Start ROWS

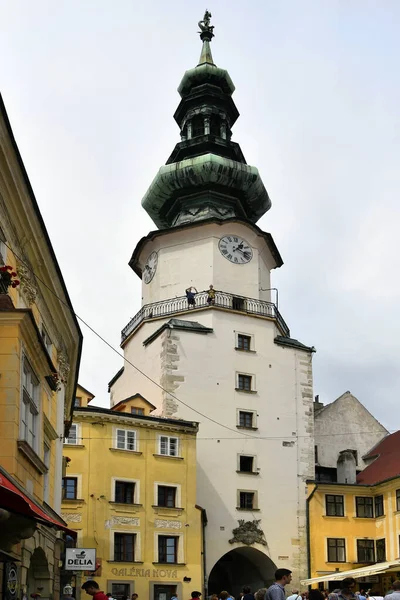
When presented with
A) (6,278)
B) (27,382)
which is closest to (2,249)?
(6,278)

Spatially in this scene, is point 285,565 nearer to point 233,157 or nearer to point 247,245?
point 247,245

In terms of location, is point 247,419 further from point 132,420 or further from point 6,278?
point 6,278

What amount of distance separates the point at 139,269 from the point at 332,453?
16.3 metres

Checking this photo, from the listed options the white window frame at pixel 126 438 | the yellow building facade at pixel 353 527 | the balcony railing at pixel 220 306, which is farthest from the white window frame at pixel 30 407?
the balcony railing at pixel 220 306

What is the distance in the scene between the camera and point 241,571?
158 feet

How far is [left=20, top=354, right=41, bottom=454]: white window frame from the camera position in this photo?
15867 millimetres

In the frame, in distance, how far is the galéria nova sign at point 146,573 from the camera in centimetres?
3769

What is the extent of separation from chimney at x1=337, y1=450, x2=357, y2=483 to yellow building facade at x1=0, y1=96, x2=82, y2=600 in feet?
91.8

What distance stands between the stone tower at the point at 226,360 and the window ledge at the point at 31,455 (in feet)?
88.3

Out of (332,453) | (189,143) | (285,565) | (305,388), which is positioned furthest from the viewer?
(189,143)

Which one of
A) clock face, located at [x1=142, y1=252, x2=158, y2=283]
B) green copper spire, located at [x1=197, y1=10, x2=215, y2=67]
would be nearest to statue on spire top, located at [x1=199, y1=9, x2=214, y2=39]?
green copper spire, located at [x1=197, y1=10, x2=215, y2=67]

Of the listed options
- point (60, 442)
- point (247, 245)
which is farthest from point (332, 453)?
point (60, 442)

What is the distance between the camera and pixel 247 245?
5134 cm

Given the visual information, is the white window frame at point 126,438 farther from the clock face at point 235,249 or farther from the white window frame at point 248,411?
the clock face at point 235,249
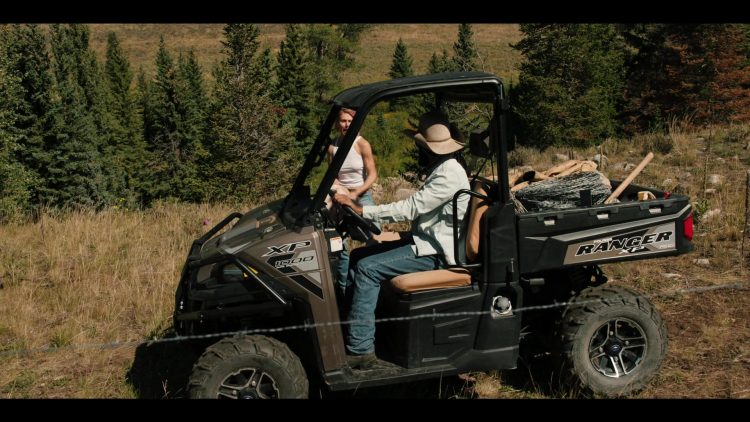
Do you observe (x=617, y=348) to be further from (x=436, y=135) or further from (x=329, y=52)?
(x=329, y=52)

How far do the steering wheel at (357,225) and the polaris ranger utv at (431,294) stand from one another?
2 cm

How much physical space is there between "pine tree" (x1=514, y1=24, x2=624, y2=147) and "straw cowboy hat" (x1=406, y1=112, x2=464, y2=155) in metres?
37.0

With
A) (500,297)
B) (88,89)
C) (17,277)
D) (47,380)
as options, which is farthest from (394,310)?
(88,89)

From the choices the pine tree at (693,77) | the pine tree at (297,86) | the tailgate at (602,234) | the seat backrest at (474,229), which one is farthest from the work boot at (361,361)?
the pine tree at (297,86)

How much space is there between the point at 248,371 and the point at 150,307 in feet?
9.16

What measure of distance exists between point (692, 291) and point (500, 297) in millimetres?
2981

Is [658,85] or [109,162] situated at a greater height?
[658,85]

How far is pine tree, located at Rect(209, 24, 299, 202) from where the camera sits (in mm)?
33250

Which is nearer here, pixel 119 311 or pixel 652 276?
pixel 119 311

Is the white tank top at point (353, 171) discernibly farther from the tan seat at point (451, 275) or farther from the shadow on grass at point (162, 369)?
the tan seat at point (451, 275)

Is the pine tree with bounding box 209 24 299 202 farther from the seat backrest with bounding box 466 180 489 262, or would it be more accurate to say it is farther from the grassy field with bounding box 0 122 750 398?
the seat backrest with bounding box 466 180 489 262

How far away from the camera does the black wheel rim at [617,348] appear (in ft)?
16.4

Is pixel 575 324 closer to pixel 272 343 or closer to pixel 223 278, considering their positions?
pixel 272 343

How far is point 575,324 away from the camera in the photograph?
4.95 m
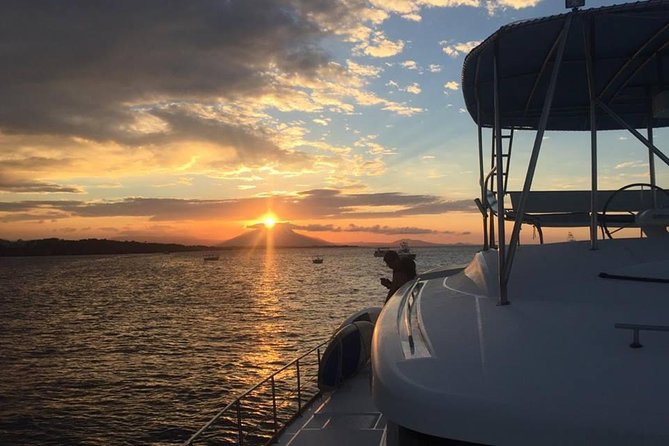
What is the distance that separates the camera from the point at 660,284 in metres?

End ROWS

Can you rewrite all the lines above with "white window frame" replaced by "white window sash" everywhere, leaving out the pictures and changing nothing else?

When presented with
A) (6,278)
B) (27,382)
which is closest to (2,249)?
(6,278)

Spatially in this scene, is point 285,565 nearer to point 233,157 or nearer to point 247,245?
point 247,245

In terms of location, is point 247,419 further from point 132,420 or further from point 6,278?
point 6,278

What amount of distance separates the point at 139,269 from the point at 332,453?
16.3 metres

Checking this photo, from the listed options the white window sash at pixel 126 438 | the yellow building facade at pixel 353 527 | the balcony railing at pixel 220 306, which is farthest from the white window sash at pixel 30 407?
the balcony railing at pixel 220 306

What is the distance in the scene between the camera and point 241,571?
158 feet

How far is [left=20, top=354, right=41, bottom=454]: white window sash from the camera position in this photo?
15867 millimetres

In the frame, in distance, how far is the galéria nova sign at point 146,573 from the camera in centimetres?
3769

What is the extent of separation from chimney at x1=337, y1=450, x2=357, y2=483 to yellow building facade at x1=0, y1=96, x2=82, y2=600 in feet?
91.8

What distance stands between the stone tower at the point at 226,360 and the window ledge at the point at 31,455 (in feet)?
88.3

Out of (332,453) | (189,143) | (285,565) | (305,388), which is positioned furthest from the viewer?
(189,143)

Which one of
A) clock face, located at [x1=142, y1=252, x2=158, y2=283]
B) green copper spire, located at [x1=197, y1=10, x2=215, y2=67]
would be nearest to statue on spire top, located at [x1=199, y1=9, x2=214, y2=39]?
green copper spire, located at [x1=197, y1=10, x2=215, y2=67]

Of the listed options
- point (60, 442)
- point (247, 245)
which is farthest from point (332, 453)?
point (60, 442)

What is the distance between the camera and pixel 247 245?
5134 cm

Given the visual information, is the white window sash at point 126,438 farther from the clock face at point 235,249 or farther from the white window sash at point 248,411?
the clock face at point 235,249
Do you observe (x=617, y=348) to be further from (x=436, y=135) or further from (x=329, y=52)?
(x=329, y=52)

How far do the steering wheel at (357,225) and the polaris ranger utv at (431,294) stand from one another?
2 cm

How much physical space is there between "pine tree" (x1=514, y1=24, x2=624, y2=147) and "straw cowboy hat" (x1=406, y1=112, x2=464, y2=155) in metres?
37.0

With
A) (500,297)
B) (88,89)
C) (17,277)
D) (47,380)
as options, which is farthest from (394,310)?
(88,89)

From the choices the pine tree at (693,77) | the pine tree at (297,86) | the tailgate at (602,234) | the seat backrest at (474,229), which one is farthest from the work boot at (361,361)?
the pine tree at (297,86)

How much space is there between the point at 248,371 and the point at 150,307 in feet?
9.16

What measure of distance exists between point (692, 291) and point (500, 297) in millimetres?
2981

Is [658,85] or [109,162] situated at a greater height?
[658,85]

How far is pine tree, located at Rect(209, 24, 299, 202) from where the camera sits (in mm)?
33250

Which is nearer here, pixel 119 311 or pixel 652 276?
pixel 119 311

Is the white tank top at point (353, 171) discernibly farther from the tan seat at point (451, 275) or farther from the shadow on grass at point (162, 369)?
the tan seat at point (451, 275)

Is the pine tree with bounding box 209 24 299 202 farther from the seat backrest with bounding box 466 180 489 262, or would it be more accurate to say it is farther from the grassy field with bounding box 0 122 750 398?
the seat backrest with bounding box 466 180 489 262

How far away from the camera does the black wheel rim at [617,348] appear (in ft)?
16.4

Is pixel 575 324 closer to pixel 272 343 or closer to pixel 223 278, considering their positions?
pixel 272 343

How far is point 575,324 away from the camera in the photograph?
4.95 m
What is the distance that separates the camera from the point at 660,284 in metres?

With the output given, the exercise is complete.